The rest returned error with the invalid conversion from *void to *char

-157 I don't understand what you mean, I allocated the memory of c at line 142 (c[50000]), and I don't quite understand why I should declare another pointer and then return that at line 157?

~G

I created a new C console project with Code::Blocks and it did not produce a warning or error on malloc(), just as I had suspected. Then I created a new C++ console project, changed the file extension to *.c and Code::Blocks produced an error like you said. Apparently the compiler doesn't know that *.c is a C source file, not c++. So you obviously created the wrong kind of console project.

nt main()
{
    char *ptr = malloc(25); // no warnings or errors here
    strcpy(ptr, "Hello World");
    printf("%s\n", ptr);
    free(ptr);
    return 0;
}

>>157 I don't understand what you mean, I allocated the memory of c at line 142

No you didn't. line 142 declared a character array ON THE STACK and such arrays can not be used in the return statement.

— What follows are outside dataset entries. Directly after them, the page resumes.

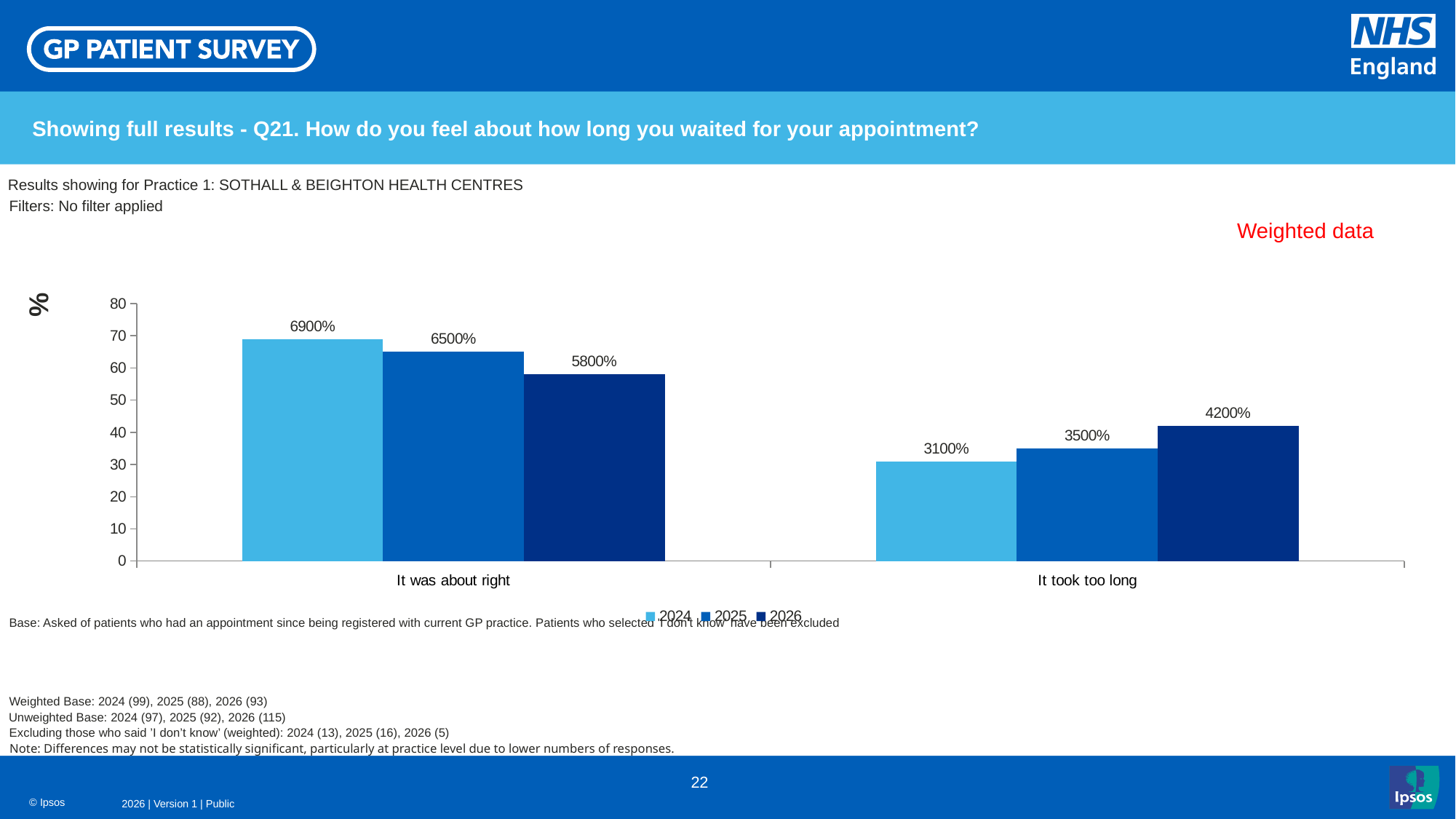
Which year has the highest value in the 'It was about right' category? 2024 How many series does the legend list? 3 What is the value for 2024 in the 'It was about right' category? 6900% Which is larger: the 2026 value for 'It was about right' or the 2026 value for 'It took too long'? It was about right What is the value for 2025 in the 'It was about right' category? 6500% Do the values for 'It took too long' rise or fall from 2024 to 2026? Rise What kind of chart is shown on the slide? Bar chart Which year has the lowest value in the 'It took too long' category? 2024 What is the value for 2026 in the 'It took too long' category? 4200% How many categories are shown on the x axis? 2 What is the value for 2024 in the 'It took too long' category? 3100% What are the entries listed in the chart legend? 2024, 2025, 2026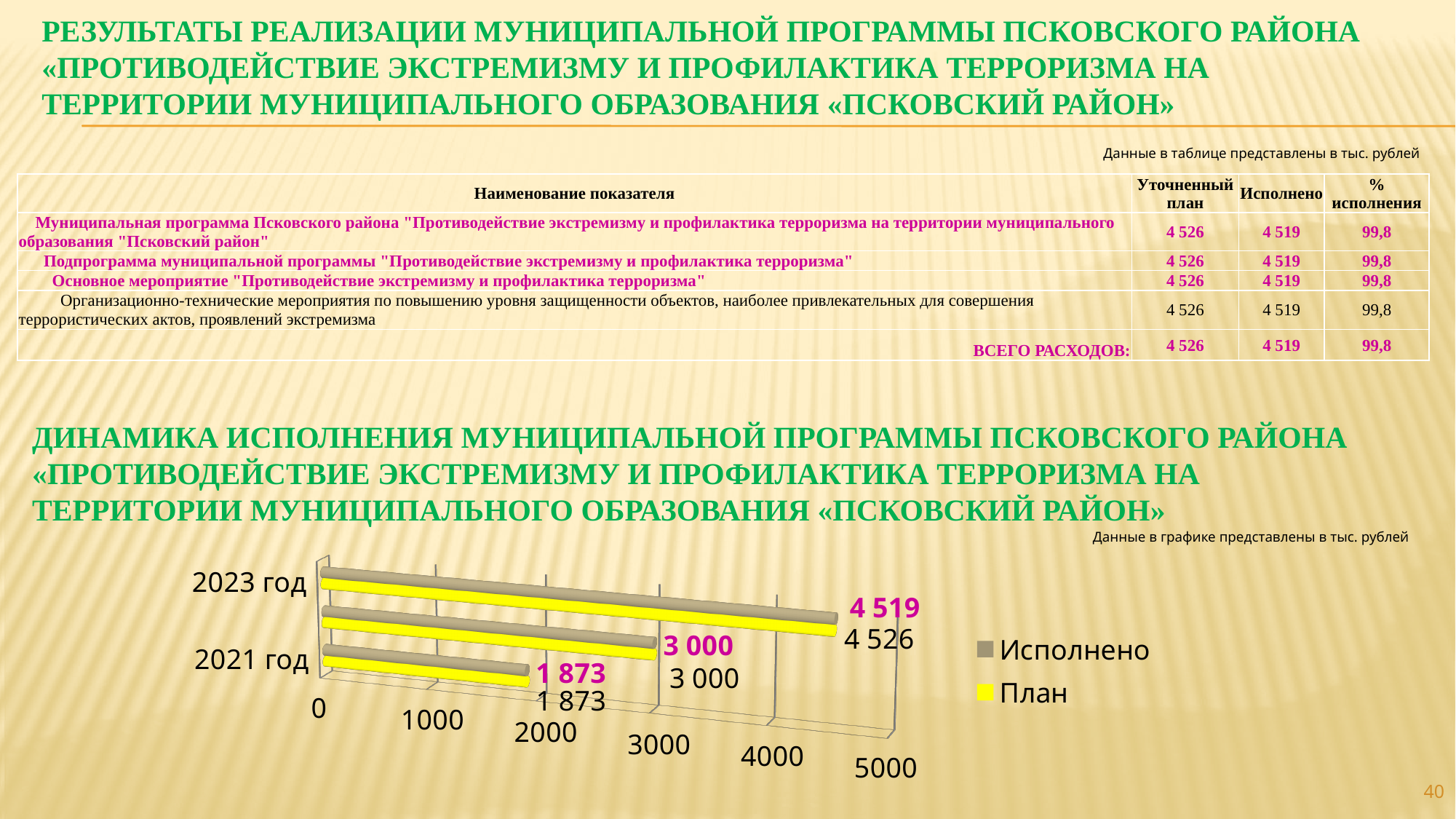
Which year has the highest Исполнено value? 2023 год What kind of chart is shown on the slide? bar chart Which year has the lowest План value? 2021 год What is the value of Исполнено for 2021 год? 1 873 Is the Исполнено value for 2021 год greater or less than 2000? less What is the difference between План and Исполнено for 2023 год? 7 How many series does the legend list? 2 What is the value of План for 2023 год? 4 526 What is the value of План for 2021 год? 1 873 What is the difference between the Исполнено values for 2023 год and 2021 год? 2 646 What is the value of Исполнено for 2023 год? 4 519 Which colour represents the План series in the chart? yellow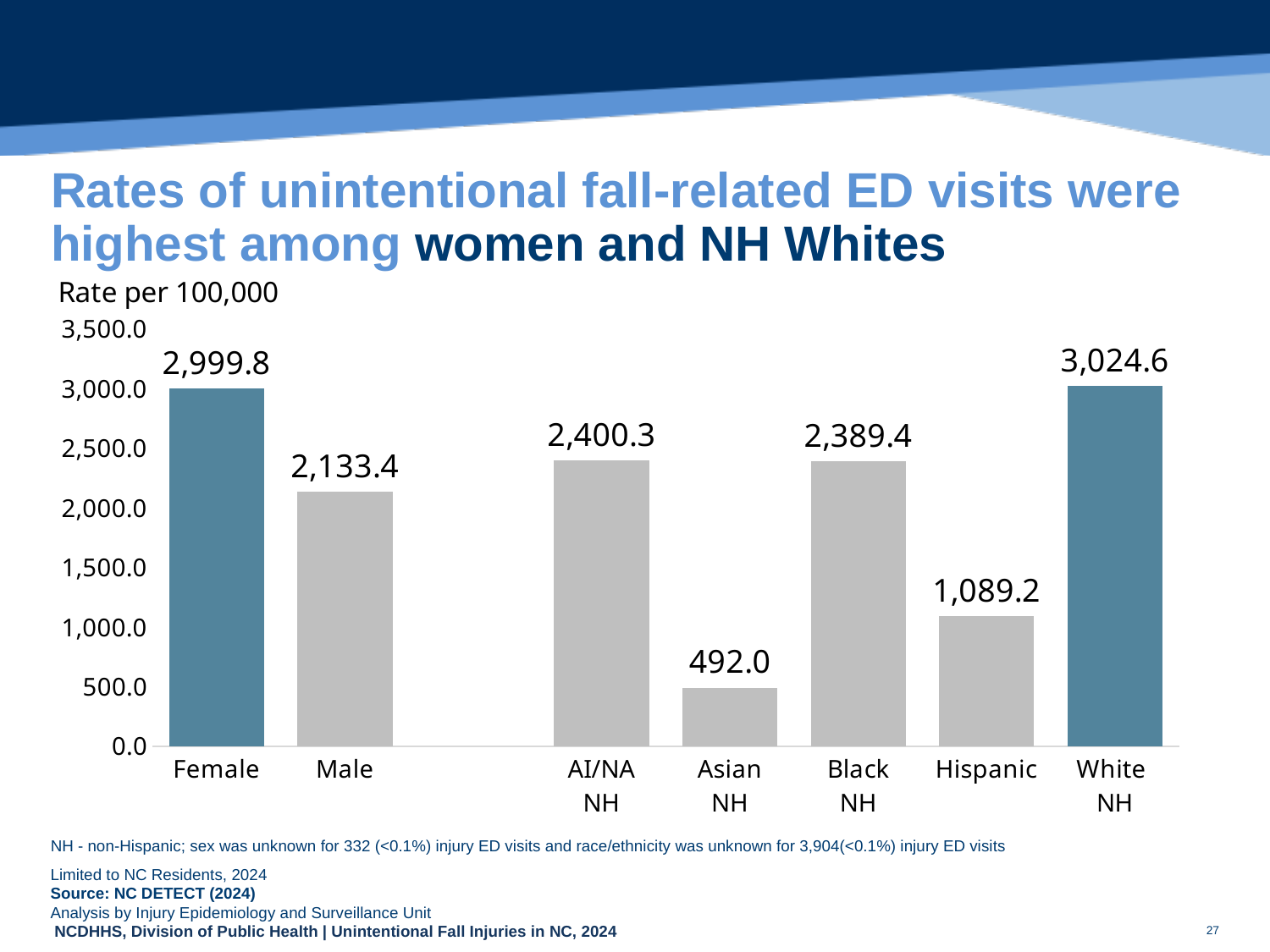
What is the rate per 100,000 for Asian NH? 492.0 Which category has the highest rate on the chart? White NH What is the rate per 100,000 of unintentional fall-related ED visits for Female? 2,999.8 Which category has the lowest rate on the chart? Asian NH How many categories are shown on the chart? 7 Is the value for Male greater or less than 2,000.0? greater What is the rate per 100,000 for Hispanic? 1,089.2 Which has a higher rate, AI/NA NH or Hispanic? AI/NA NH What is the difference between the Female and Male rates? 866.4 What is the unit label shown above the y axis of the chart? Rate per 100,000 What is the difference between the White NH and Hispanic rates? 1,935.4 What kind of chart is shown on the slide? Bar chart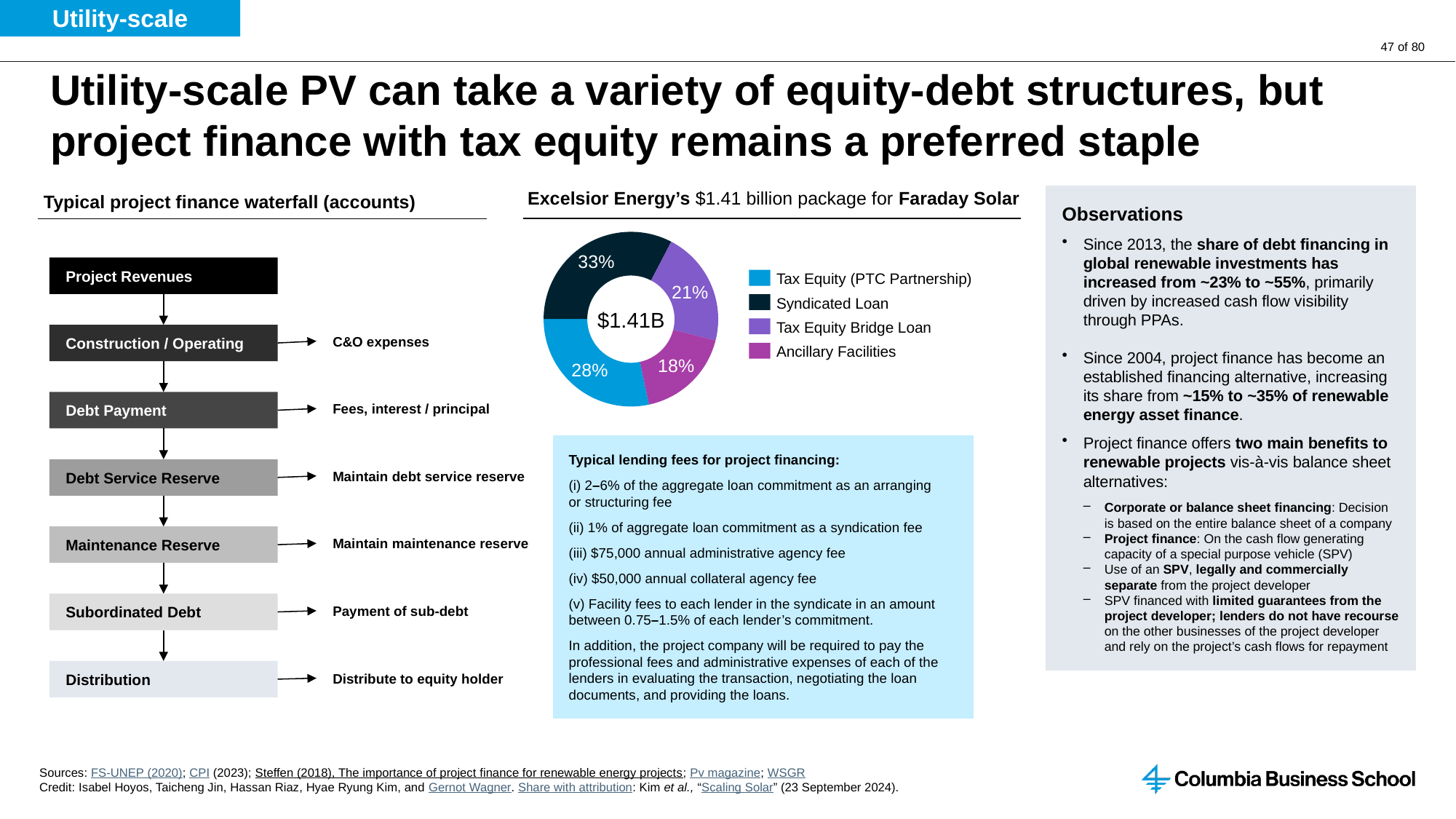
In the Faraday Solar package chart, what share is Tax Equity (PTC Partnership)? 28% In the Faraday Solar package chart, what share is Ancillary Facilities? 18% In the Faraday Solar package chart, what share is the Tax Equity Bridge Loan? 21% Which component has the smallest share of the Faraday Solar package? Ancillary Facilities Which component has the largest share of the Faraday Solar package? Syndicated Loan How many components does the legend of the Faraday Solar package chart list? 4 In the Faraday Solar package chart, what colour represents the Syndicated Loan? Dark navy In the Faraday Solar package chart, what share is the Syndicated Loan? 33% In the Faraday Solar package chart, which is larger: Tax Equity (PTC Partnership) or Tax Equity Bridge Loan? Tax Equity (PTC Partnership) In the Faraday Solar package chart, how many percentage points larger is the Syndicated Loan share than the Ancillary Facilities share? 15 percentage points What kind of chart is used to show Excelsior Energy's $1.41 billion package for Faraday Solar? Pie chart (donut) What value is printed in the center of the Faraday Solar package donut chart? $1.41B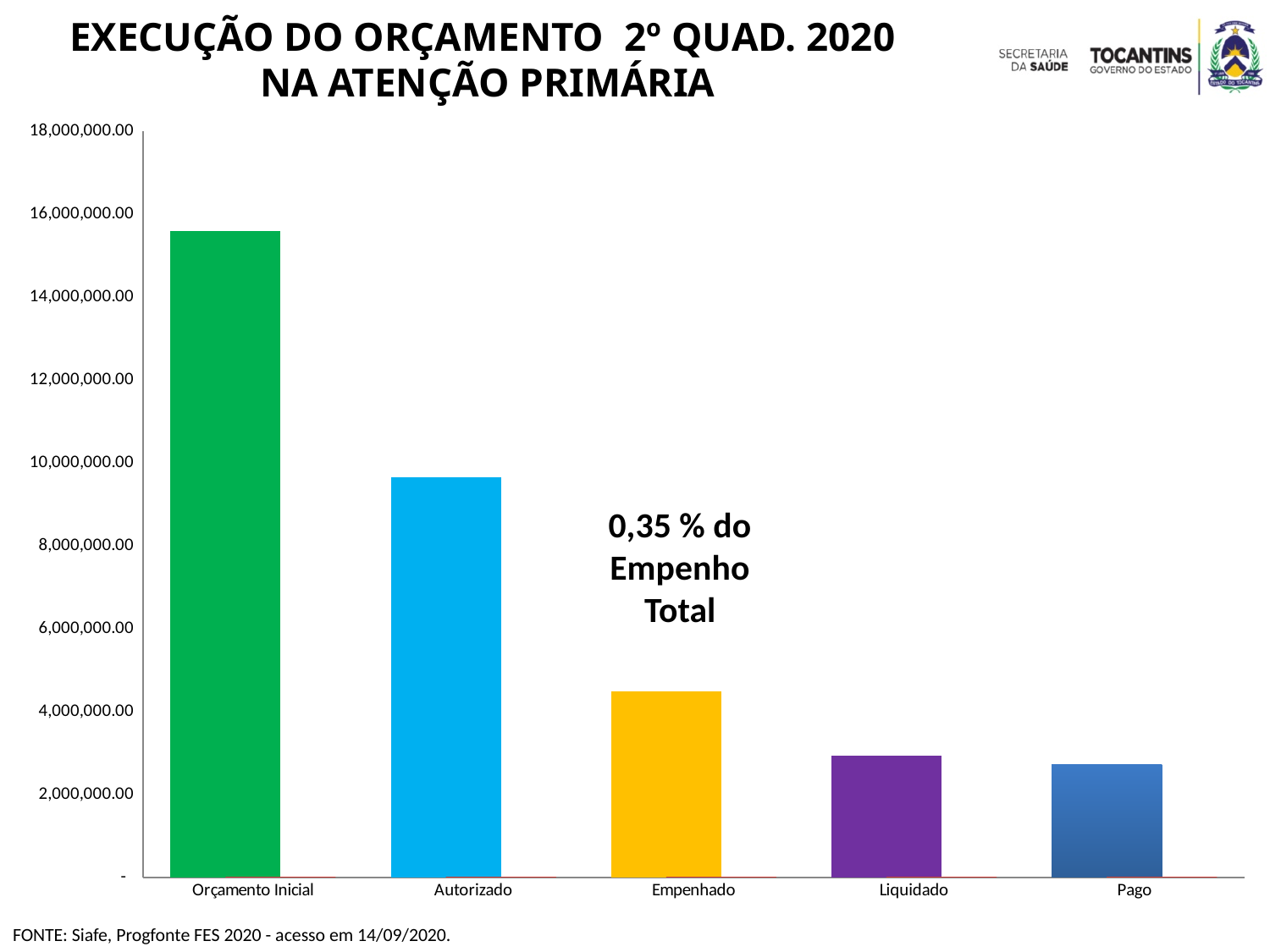
Which category has the highest value in the chart? Orçamento Inicial How many categories are shown on the x axis of the chart? 5 Is the value for Autorizado greater or less than 10,000,000.00? less Is the value for Liquidado greater or less than 4,000,000.00? less Is the value for Pago greater or less than 2,000,000.00? greater Do the values rise or fall from left to right along the x axis? fall What text annotation is printed above the Empenhado bar? 0,35 % do Empenho Total Which is larger, the value for Autorizado or the value for Empenhado? Autorizado Which is larger, the value for Orçamento Inicial or the value for Autorizado? Orçamento Inicial What kind of chart is shown on the slide? bar chart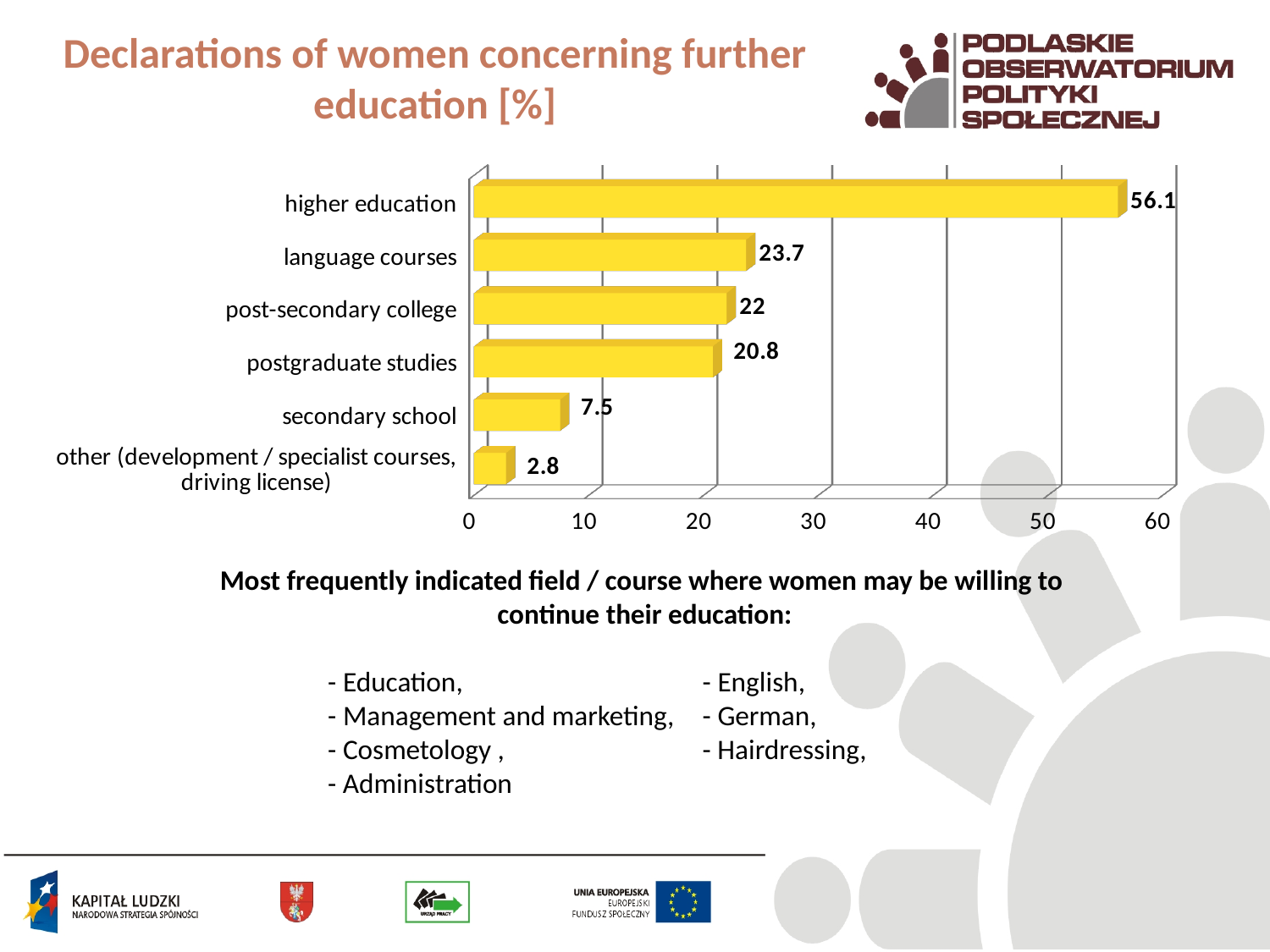
What is the value for postgraduate studies? 20.8 What kind of chart is shown on the slide? bar chart How many categories are shown in the chart? 6 What is the difference between the values for post-secondary college and secondary school? 14.5 Which category has the lowest value? other (development / specialist courses, driving license) What is the value for language courses? 23.7 Is the value for post-secondary college greater or less than 30? less Which category has the highest value? higher education What is the value for higher education? 56.1 What is the value for secondary school? 7.5 Which is larger, the value for language courses or the value for postgraduate studies? language courses What is the difference between the values for higher education and language courses? 32.4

Even if you allocate new memory for c using malloc you still can not return a pointer to somewhere in the middle of that array because the original pointer will be lost and result in a memory leak. The only way to successfully return a character array is the way I mentioned. Well, there is another way but it is a little more complicated -- pass the pointer by reference to that function

const char *getWord(int wordN, char** retvalue) {
...
...
  if( retvalue != NULL)
  {
      // deallocate the pointer if necessary
      free(*retvalue);
     *retvalue = malloc( ... );
     return *retvalue;
  }
}

int main()
{
    char *ptr = NULL;
    
    char* word = getWord(wordN, &ptr) ;
    free(ptr);
    // do not attempt to free word because word has the same address as ptr.
};

Ok, I created a new project -> Console application -> C ->variousprojects.cbp -> GNU GCC Compiler -> Debug & Release ->finish.

Then I created a new file:

New -> file... -> c/c++ source -> C -> hangman.c -> finish

The *void *char errors are now fixed, but now it returns errors regarding the boolean guessedLetter. Did I declare it wrong, not according to the C standard?

The errors:

'bool' undeclared
syntax error before "guessedLetter"
guessedLetter undeclared
true undeclared
false undeclared

~G

Never mind, I searched a bit and found out that C doesn't have a boolean, I changed guessLetter into a int, at which 0 represents false and 1 represents true.

The program is now working correctly, thank you very much for you help!